The doctors have been coming in every so often to check up on Alexis and I. I don’t really talk much, because I only want to know if Alexis is okay. I don’t care about me, all I care about is her. The doctor said last night that there is a slight chance that she won’t make it. I actually just started crying right there and then. I need Alexis in my life. I would die for this girl, and yet, she might die here because her, Cali and the boys tried to save me. 

I sit here on the uncomfortable hospital chair, alone, just staring at Alexis, not even touching her hand. I feel like if I touch her, something horrible will happen. I also feel like she’ll just slip away from my pale fingers if I touch her. I just don’t want to touch her, no holding her hand, no kissing her forehead, nothing. The heart monitor beeps in the background, and I pay close attention to it for incase that it goes flat. I don’t want it to go flat though. I can’t lose Alexis, I just can’t, and I won’t. I just stare at her pale face, the oxygen mask covering her pale lips. She stays as still as a statue, not moving once.

I don’t cry so much anymore. I don’t have the energy to cry. I cried for three or more hours last night and maybe even five hours the night before. I think I’ve run out of tears, and I think I’ve almost lost the ability to cry. All I feel now is sadness, confusion, anger, and emptiness inside me. Sadness because she is in a coma, confusion because I still don’t remember what happened two nights ago, anger towards whoever did this to my beautiful girl, and emptiness because I don’t get to see her bright blue eyes. I don’t get to see her beautiful smile, hear her angelic voice, or hear her light laugh. I don’t get to watch her when she smiles for no reason. I miss her. I know she isn’t dead, but the doctor said that her injuries were very serious and there is a slight possibility that she won’t make it. I’m just praying that she will make it, and that she will be okay. I’m praying that I will get to see her smile, hear her laugh, or watch her dance around like a complete idiot. I would take a bullet to the head for this girl, and if she’s gone, I will never be the same again.

I hear a door creaking, and look to see Harry and Zayn by the door. Harry still looks like a mess, but he looks much better now. Some of the color has returned to his face, his eyes are looking brighter now. His eyes still look a little puffy from crying. He has bandages all over him where cuts were, and his black eye is starting to fade a little. There is some gauze around his hand where the cut was. I still have no idea how it got cut. Harry is pushing Zayn in a wheelchair. Zayn still looks awfully pale and weak.

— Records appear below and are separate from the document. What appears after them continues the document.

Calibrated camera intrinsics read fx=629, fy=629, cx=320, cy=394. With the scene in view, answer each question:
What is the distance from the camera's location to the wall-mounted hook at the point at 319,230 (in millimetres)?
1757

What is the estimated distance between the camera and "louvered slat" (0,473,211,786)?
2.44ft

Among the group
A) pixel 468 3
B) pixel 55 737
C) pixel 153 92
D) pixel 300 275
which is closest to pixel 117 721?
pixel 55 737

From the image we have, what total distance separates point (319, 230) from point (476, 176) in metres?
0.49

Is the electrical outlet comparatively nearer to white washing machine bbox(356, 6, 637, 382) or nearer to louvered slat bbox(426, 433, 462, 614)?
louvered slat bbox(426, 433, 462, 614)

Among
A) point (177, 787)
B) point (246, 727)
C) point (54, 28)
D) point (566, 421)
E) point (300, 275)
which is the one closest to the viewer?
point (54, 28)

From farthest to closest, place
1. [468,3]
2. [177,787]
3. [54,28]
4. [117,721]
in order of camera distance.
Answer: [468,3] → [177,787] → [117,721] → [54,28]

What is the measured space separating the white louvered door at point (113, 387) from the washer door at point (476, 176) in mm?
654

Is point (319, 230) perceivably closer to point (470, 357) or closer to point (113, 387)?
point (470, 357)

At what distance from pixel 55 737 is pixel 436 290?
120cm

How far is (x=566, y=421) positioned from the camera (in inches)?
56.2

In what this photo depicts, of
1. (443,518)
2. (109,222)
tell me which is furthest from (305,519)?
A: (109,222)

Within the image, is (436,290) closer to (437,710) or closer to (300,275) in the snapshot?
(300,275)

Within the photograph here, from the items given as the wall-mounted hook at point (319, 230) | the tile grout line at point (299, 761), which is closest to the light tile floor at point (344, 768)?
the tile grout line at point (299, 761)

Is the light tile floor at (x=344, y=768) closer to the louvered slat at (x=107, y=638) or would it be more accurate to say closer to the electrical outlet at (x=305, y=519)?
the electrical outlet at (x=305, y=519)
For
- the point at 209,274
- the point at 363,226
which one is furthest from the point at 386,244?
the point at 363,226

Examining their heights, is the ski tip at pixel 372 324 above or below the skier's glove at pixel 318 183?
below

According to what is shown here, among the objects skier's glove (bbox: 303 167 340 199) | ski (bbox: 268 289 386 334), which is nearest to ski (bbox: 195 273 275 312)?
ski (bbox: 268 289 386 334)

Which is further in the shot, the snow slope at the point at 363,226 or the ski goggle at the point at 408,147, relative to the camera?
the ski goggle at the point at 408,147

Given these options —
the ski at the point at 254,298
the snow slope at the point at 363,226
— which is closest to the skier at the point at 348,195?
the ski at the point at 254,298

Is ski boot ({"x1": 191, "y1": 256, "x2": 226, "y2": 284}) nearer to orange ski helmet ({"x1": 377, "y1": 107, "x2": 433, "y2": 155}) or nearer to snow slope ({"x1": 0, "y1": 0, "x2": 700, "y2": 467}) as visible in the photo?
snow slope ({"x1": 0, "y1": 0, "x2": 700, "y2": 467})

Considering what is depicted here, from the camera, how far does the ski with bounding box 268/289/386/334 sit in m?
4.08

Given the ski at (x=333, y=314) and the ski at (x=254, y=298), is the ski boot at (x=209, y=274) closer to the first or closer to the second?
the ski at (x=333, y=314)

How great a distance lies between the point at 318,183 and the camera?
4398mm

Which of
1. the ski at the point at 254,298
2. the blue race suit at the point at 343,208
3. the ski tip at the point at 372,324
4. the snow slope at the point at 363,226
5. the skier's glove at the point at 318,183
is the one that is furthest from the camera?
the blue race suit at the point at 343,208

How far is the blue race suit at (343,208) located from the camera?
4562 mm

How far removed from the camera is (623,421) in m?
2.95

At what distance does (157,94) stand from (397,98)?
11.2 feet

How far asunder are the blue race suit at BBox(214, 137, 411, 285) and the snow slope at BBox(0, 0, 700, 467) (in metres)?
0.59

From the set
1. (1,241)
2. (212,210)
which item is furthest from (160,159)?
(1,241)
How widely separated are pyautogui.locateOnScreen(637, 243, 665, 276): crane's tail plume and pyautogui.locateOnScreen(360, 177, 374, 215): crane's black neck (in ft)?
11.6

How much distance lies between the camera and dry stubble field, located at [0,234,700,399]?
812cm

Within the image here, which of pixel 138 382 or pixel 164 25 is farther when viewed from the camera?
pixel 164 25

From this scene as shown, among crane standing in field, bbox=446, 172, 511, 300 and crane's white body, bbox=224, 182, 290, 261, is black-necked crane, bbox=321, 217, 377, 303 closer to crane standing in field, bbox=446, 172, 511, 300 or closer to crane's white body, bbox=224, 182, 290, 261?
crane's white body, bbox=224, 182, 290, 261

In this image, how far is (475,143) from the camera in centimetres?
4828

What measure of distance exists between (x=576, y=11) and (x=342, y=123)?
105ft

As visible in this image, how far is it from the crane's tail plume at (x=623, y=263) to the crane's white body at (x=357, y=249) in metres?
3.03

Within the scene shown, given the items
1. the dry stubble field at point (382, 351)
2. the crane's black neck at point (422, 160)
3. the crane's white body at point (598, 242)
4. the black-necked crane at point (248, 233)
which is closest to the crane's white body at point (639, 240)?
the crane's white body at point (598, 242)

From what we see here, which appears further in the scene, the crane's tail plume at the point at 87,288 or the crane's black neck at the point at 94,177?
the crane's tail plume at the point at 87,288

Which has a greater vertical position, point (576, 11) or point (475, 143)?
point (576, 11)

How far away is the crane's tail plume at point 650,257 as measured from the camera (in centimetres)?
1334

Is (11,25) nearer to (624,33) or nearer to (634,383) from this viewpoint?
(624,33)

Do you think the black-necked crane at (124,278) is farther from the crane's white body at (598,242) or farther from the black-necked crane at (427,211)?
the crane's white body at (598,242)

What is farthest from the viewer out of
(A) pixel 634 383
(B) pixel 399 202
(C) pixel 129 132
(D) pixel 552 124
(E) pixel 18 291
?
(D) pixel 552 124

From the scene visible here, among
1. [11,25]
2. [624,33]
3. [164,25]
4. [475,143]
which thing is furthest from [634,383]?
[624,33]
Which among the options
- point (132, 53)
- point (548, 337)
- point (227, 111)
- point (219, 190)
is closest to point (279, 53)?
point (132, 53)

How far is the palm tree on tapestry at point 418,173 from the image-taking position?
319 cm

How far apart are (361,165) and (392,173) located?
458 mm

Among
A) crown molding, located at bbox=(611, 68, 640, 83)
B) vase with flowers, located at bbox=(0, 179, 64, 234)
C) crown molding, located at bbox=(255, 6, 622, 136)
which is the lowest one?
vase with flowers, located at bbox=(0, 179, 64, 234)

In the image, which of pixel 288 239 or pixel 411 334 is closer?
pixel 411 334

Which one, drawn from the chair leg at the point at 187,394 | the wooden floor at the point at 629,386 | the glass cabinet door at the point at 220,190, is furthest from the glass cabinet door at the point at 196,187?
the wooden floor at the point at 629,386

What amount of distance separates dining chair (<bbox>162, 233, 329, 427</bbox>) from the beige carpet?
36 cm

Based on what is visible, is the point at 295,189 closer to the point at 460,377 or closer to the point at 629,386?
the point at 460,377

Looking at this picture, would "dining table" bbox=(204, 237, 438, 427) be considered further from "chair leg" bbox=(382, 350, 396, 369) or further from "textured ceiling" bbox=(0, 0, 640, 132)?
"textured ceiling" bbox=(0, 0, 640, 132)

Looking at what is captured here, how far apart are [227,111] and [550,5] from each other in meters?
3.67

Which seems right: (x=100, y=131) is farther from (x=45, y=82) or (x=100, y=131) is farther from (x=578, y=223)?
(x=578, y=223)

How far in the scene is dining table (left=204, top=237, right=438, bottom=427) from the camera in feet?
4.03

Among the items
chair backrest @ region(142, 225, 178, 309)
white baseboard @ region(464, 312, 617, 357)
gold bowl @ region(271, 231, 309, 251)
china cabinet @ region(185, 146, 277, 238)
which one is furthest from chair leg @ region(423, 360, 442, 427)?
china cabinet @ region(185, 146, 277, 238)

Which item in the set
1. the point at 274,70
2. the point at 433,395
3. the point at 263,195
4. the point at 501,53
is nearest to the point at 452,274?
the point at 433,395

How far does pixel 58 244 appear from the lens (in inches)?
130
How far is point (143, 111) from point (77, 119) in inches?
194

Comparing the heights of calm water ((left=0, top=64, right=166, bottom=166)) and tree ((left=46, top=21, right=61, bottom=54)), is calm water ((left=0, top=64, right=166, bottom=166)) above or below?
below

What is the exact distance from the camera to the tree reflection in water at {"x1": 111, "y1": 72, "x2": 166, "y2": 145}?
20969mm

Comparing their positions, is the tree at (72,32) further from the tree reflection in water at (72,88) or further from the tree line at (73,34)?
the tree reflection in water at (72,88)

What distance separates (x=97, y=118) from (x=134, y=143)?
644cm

His brown eyes are still dull, and he still has the dark bags under his eyes. His face is sort of sunken in, and he looks really tired. The cuts that were all over his skin are now covered in bandages. I can see him wince every time her makes a small move. He has a bandage wrapped around his hand as well, the same one as Harry’s. I am starting to find that strange. 

They both put on weak smiles as Harry starts to wheel Zayn over to Alexis’ bed with me. “Hey…” I say, trying to make my voice a little happier, but I don’t make myself very convincing.